Vor 70 Jahren : Bundestag kommt zu Arbeitsbesuch nach West-Berlin
Um die Verbundenheit mit der geteilten Stadt zu demonstrieren, tagt der Bundestag am 19. Oktober 1955 erstmals in West-Berlin. Weitere Besuche sollten folgen.
"Der Bundestag will damit kundtun, dass er sich für das Schicksal dieser Stadt mit verantwortlich fühlt. Die Freiheit Berlins und Wiedervereinigung unseres Vaterlandes sind ein selbstverständlicher Inhalt und ein entscheidendes Ziel der deutschen Politik." So eröffnete Bundestagspräsident Eugen Gerstenmaier (CDU) die Plenarsitzung am 19. Oktober 1955. Das Besondere: Sie fand nicht in Bonn, sondern erstmals in Berlin statt.

Sitzung im Ausweichquartier: Wirtschaftsminister Ludwig Erhard (CDU) spricht während der Bundestagssitzung im Hörsaal des Physikalischen Instituts der Technischen Universität Berlin.
Für eine Arbeitswoche kamen die Abgeordneten in die alte Hauptstadt, deren Westteil zwar laut Grundgesetz zur Bundesrepublik gehörte, aber nicht von ihr regiert werden durfte. Berlin stand unter alliiertem Vorbehalt und so diente die Arbeitswoche vor allem dazu, die Verbundenheit mit der geteilten Stadt zu demonstrieren. Alle waren sich darin einig: Einmal sollte Berlin wieder Hauptstadt eines geeinten Deutschlands sein.
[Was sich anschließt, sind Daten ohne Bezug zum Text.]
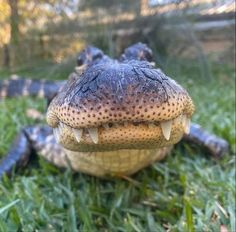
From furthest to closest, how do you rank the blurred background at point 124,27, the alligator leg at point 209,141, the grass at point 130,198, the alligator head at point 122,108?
1. the blurred background at point 124,27
2. the alligator leg at point 209,141
3. the grass at point 130,198
4. the alligator head at point 122,108

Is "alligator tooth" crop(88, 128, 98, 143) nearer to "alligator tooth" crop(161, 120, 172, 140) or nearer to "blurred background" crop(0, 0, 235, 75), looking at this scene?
"alligator tooth" crop(161, 120, 172, 140)

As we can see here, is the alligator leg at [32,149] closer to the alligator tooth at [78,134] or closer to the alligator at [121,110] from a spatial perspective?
the alligator at [121,110]

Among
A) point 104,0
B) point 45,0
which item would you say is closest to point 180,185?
point 104,0

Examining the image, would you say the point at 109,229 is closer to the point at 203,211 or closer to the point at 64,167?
the point at 203,211

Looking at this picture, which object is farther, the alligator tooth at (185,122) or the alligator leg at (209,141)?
the alligator leg at (209,141)

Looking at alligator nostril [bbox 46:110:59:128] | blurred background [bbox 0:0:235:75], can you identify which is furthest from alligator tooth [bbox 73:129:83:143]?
blurred background [bbox 0:0:235:75]

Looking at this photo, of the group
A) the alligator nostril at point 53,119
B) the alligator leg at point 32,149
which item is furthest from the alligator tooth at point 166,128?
the alligator leg at point 32,149
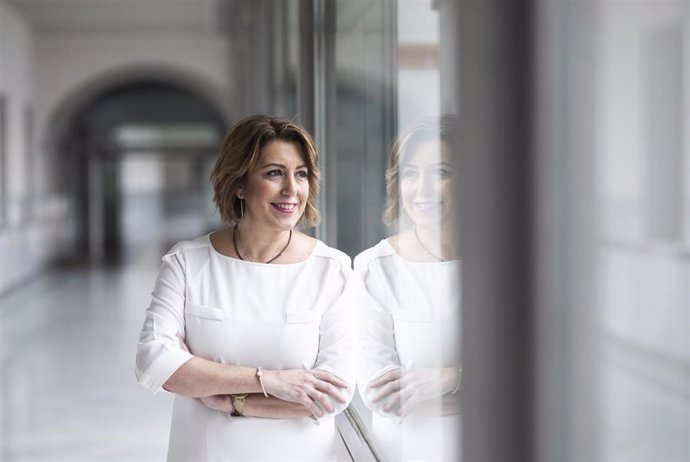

Auf der Tagesordnung stand die Konjunkturpolitik der Bundesregierung
Da der zerstörte Reichstag erst ab den 1960er Jahren wieder aufgebaut wurde, tagte das Parlament im Physikalischen Institut der Technischen Universität. In den Tagen davor hatten Handwerker und Reinigungskräfte den großen Hörsaal in einen Sitzungssaal verwandelt.
Doch bei aller Symbolik, die in der Ortswahl der Sitzung steckte, betonte Gerstenmaier: "Der Bundestag ist nicht nach Berlin gekommen, um hier eine Feierstunde abzuhalten, sondern um zu arbeiten. Es ist wichtig, dass wir von Zeit zu Zeit in unserer Arbeit innehalten, um unser Tun und Lassen vor der geschichtlichen Vergangenheit und der Zukunft der Nation zu prüfen. Wichtiger aber ist, dass wir uns im parlamentarisch-politischen Alltag redlich um die uns gestellten Aufgaben bemühen."
Zwar nutzten einige Abgeordnete die Gelegenheit, das Berliner Kulturleben zu genießen und besuchten Theatervorstellungen. Die Musik spielte aber im Hörsaal, wo die Konjunkturpolitik der Bundesregierung die Tagesordnung prägte.
Zehnmal tagte der Bundestag bis 1965 in Berlin
Die wirtschaftlichen Sorgen der Bundesrepublik nannte Bundeswirtschaftsminister Ludwig Erhard (CDU) in der Debatte "glückliche Sorgen (...), die sich aus dem erfolgreichen Wiederaufbau und der vollen Ausnutzung aller Produktivkräfte für Zwecke der menschlichen Wohlfahrt ergeben". Der FDP-Abgeordnete Walter Scheel betonte: "Ich habe keine Sorge, dass wir gemeinsam auch die schwere Aufgabe meistern werden, die uns erwartet, wenn der Tag der Wiedervereinigung unseres Vaterlandes endlich herbeikommt."
Insgesamt wurden 40 Anträge der Fraktionen zum Thema an die zuständigen Ausschüsse überwiesen. "Wir möchten am liebsten hierbleiben", erinnerte der spätere Bundespräsident Scheel in seiner Rede an den Grund für den "Bonner Ausflug" nach Berlin. Der Bundestag kam zehn Jahre lang immer wieder nach West-Berlin, zum letzten Mal im April 1965.
Damals hatte die DDR den Bundestagsabgeordneten die Durchreise verboten, sperrte vorübergehend den Transitverkehr; später störten tieffliegende sowjetische Düsenjets die Sitzung. Wegen der heftigen Proteste aus Moskau und Ost-Berlin unterließ der Deutsche Bundestag weitere Sitzungen in Berlin, 1971 wurden sie von den Alliierten untersagt.